And "encouraging language skills, teaching object permanence, ways to introduce new people into their lives, the right things to say in response to difficult questions" - what is all this of which you speak???

4:25 PM  
Blogger Mignon said...

And oh my god I can not stop singing Up a Steep and Very Narrow StairWAAAAAYYYYY....

4:26 PM  
Anonymous Anonymous said...

Lucky babies. Great post.

8:03 PM  
Blogger Tink said...

I'm still cracking up at the thought of MY 13 year old self taking that baby-class. You see, my Mom had my brothers when I was 10 and 11. I KNEW what a handful it could be... And although I loved them, I had no interest in doing the morning feed thing.

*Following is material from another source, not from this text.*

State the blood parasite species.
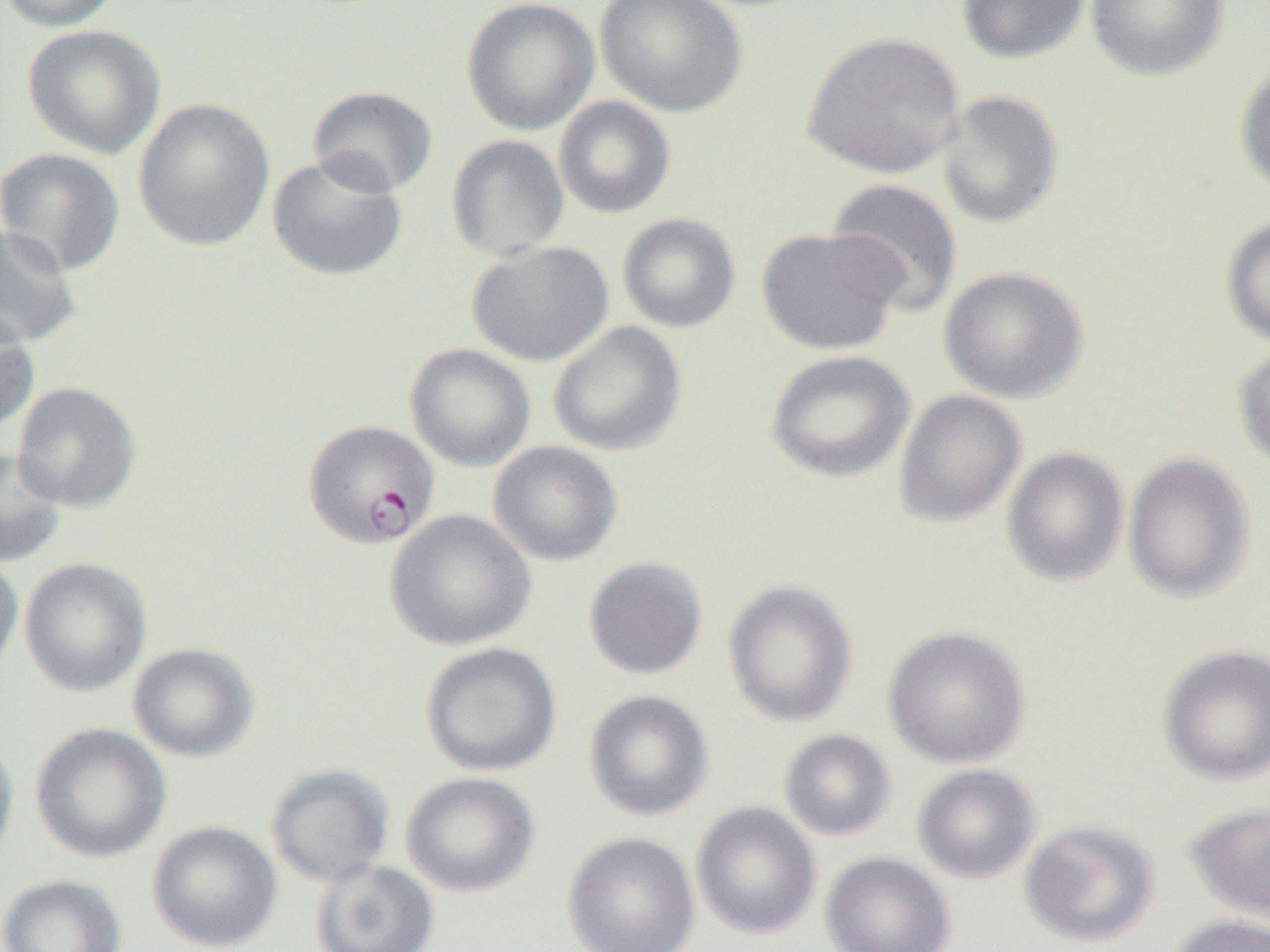
Plasmodium falciparum.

I would have made cookies with that sack o'flour instead. hehe

You're going to be a great Mom Arabella.

10:43 PM  
Blogger Arabella said...

Mmmmm.....cookies!

"At...the...bal-let...."

8:18 AM  
Anonymous Anonymous said...

I never loved babies. I still don't really love other people's babies, I hope this doesn't mean I'm doomed to let my kid play with fiery knives someday :o)

I'm cracking up at the idea of your 13 year old self lugging around a bag of sugar or a water balloon or some such approximation of a child. If they really wanted you to not get pregnant as a teenager, they would have made you wear it around your waist. That'd be an excellent deterrent.